The central bank auctioned 250 billion yuan ($38.7 billion) of seven-day reverse-repurchase agreements on Wednesday, the most since Feb. 26. This brings the net additions so far this week through open market operations to 255 billion yuan, data compiled by Bloomberg show. Maturing Medium-Term Lending Facility loans, tax bills and payments toward banks’ required reserves will drain more than 1 trillion yuan from the financial system in April, according to a Huachuang Securities Co. estimate.
The cash injections reflect the PBOC’s efforts to keep borrowing costs from rising too much, even as policy makers are signaling a waning appetite for further easing amid evidence the economy is stabilizing. There has been a wave of upgrades to growth forecasts by private economists.
“There’s almost no chance for the central bank to cut the reserve requirement ratio in the near term, given the improving economy and fast credit growth,” said Li Liuyang, Shanghai-based chief financial market analyst at Bank of Tokyo-Mitsubishi UFJ (China) Ltd. “So the PBOC has stepped up short-term cash injections to meet the seasonal demand, as a large amount of MLFs is due.”
Goldman Sachs Group Inc. wrote in a note this week that while they expect policy support for domestic investment to become “less aggressive,” authorities are projected to keep a “loosening bias.”

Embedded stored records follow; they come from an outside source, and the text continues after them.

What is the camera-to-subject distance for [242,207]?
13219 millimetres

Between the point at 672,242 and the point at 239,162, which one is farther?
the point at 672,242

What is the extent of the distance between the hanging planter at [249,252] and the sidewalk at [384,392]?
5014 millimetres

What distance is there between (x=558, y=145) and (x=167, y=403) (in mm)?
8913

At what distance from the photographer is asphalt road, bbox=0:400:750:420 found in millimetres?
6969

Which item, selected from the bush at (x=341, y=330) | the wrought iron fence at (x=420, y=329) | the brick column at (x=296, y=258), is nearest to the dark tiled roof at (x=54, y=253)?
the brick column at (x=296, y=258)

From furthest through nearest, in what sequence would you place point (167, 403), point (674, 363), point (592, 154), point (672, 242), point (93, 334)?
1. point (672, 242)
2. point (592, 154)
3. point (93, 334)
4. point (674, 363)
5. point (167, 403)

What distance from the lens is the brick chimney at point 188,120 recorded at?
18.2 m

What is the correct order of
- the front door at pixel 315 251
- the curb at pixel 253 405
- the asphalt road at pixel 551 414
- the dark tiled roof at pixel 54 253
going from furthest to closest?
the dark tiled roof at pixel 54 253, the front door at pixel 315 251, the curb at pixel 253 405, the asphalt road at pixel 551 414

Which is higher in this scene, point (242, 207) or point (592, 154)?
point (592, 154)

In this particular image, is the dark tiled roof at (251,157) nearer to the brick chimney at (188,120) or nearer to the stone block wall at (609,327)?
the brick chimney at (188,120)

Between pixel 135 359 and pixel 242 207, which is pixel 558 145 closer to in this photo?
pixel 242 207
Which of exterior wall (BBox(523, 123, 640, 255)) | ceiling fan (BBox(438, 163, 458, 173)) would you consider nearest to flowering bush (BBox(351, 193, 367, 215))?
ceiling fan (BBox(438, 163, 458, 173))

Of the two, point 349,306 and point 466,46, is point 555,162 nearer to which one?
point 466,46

Goldman joined other banks in boosting their gross domestic product forecasts for China, with the gain for 2016 now seen at 6.6 percent, compared with 6.4 percent previously. UBS Group AG economists on Friday also boosted their 2016 forecast to 6.6 percent, from a previous estimate of 6.2 percent.
The seven-day repo rate, a benchmark gauge of interbank funding availability, rose five basis points to a three-week high of 2.35 percent as of 4:38 p.m. in Shanghai, according to National Interbank Funding Center prices.
The central bank has made 448 billion yuan of loans to commercial lenders via MLFs this month, data compiled By Bloomberg show. That compares with 551 billion yuan of such contracts maturing in April.
While observing the need to continue supporting growth, China’s future policy operations will also pay attention to heading off macroeconomic risks, especially an over-expansion of corporate leverage, PBOC research bureau chief economist Ma Jun said in a briefing with local media late on Tuesday.
The cost of one-year interest-rate swaps, the fixed payment to receive the floating seven-day repo rate, rose four basis points to 2.49 percent, the highest since September, data compiled by Bloomberg show. Government bonds declined, with the yield on notes due January 2026 climbing one basis point to 2.93 percent, according to National Interbank Funding Center prices.
The Ministry of Finance auctioned 33 billion yuan of seven-year bonds at a yield of 2.94 percent Wednesday, according to a statement on the website of China Central Depository & Clearing Co. That compares with 2.85 percent in the secondary market on Tuesday and 2.86 percent in a Bloomberg survey before the sale.